Electricity however is only a quarter of germany's total energy demand. Germany also uses around 13.000 Petajoule a year in other forms of energy (gasoline, etc.). 13.000 Petajoule are roughly 3.600 TWh. Let's add another 100TWh as storage, and say you need to produce 3.700TWh worth of Hydrogen.

Hydrogen produced with 90% efficiency through electrolysis. This means you are roughly going to need 10% more electricity compared to what you are getting out.That would mean you need 4.070TWh worth of electricity to cover all Hydrogen demand. That's roughly 3.700 Topaz solar farms, and 370 billion costs/year. So all in all, you end up with 420 billion costs/year, which translates into 21.000€ per household.

Now consider that private households only consume roughly a quarter of all energy, and everything else is consumed by industry, public transport, etc. This would mean a private household of 4 people would pay ~5.200€/year for all their energy cost, including heating, transport, electricity, etc. This would be a bit more than 100€pp/month. That's actually quite good.

It would also mean covering a good portion of germany in renewables. 4.200 solar farms cover an area of roughly 100.000sqkm, or a third of germany.
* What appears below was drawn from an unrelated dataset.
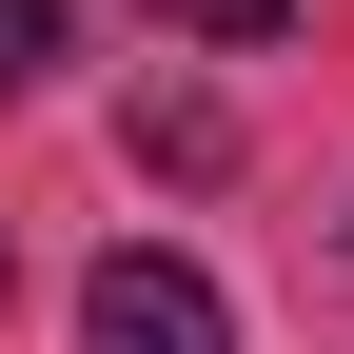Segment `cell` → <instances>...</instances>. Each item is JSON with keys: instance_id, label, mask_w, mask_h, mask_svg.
Returning <instances> with one entry per match:
<instances>
[{"instance_id": "6da1fadb", "label": "cell", "mask_w": 354, "mask_h": 354, "mask_svg": "<svg viewBox=\"0 0 354 354\" xmlns=\"http://www.w3.org/2000/svg\"><path fill=\"white\" fill-rule=\"evenodd\" d=\"M79 354H236V295L197 276V256H99V276H79Z\"/></svg>"}, {"instance_id": "7a4b0ae2", "label": "cell", "mask_w": 354, "mask_h": 354, "mask_svg": "<svg viewBox=\"0 0 354 354\" xmlns=\"http://www.w3.org/2000/svg\"><path fill=\"white\" fill-rule=\"evenodd\" d=\"M118 138H138L158 177H236V118H216V99H138V118H118Z\"/></svg>"}, {"instance_id": "3957f363", "label": "cell", "mask_w": 354, "mask_h": 354, "mask_svg": "<svg viewBox=\"0 0 354 354\" xmlns=\"http://www.w3.org/2000/svg\"><path fill=\"white\" fill-rule=\"evenodd\" d=\"M39 59H59V0H0V99H20Z\"/></svg>"}, {"instance_id": "277c9868", "label": "cell", "mask_w": 354, "mask_h": 354, "mask_svg": "<svg viewBox=\"0 0 354 354\" xmlns=\"http://www.w3.org/2000/svg\"><path fill=\"white\" fill-rule=\"evenodd\" d=\"M158 20H177V39H276L295 0H158Z\"/></svg>"}, {"instance_id": "5b68a950", "label": "cell", "mask_w": 354, "mask_h": 354, "mask_svg": "<svg viewBox=\"0 0 354 354\" xmlns=\"http://www.w3.org/2000/svg\"><path fill=\"white\" fill-rule=\"evenodd\" d=\"M0 276H20V236H0Z\"/></svg>"}]
</instances>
Obviously it wouldn't be all solar, there will probably be much more wind in the mix, than solar. You would probably have wind for the northern part, and solar for the southern part. Wind farms are much more efficient in terms of land they occupy. Roughly you could say that 4sqkm translates into 1TWh. So if you were to produce the 4.200TWh with windfarms, it would cover "only" 16.800sqkm, or 5% of germany. However, you could also put a good share of those offshore, so the area covered by windfarms is even smaller.

>> No.9626030

>>9625827
>>9625874
>>9625875
wanna try that a fourth time just to be sure?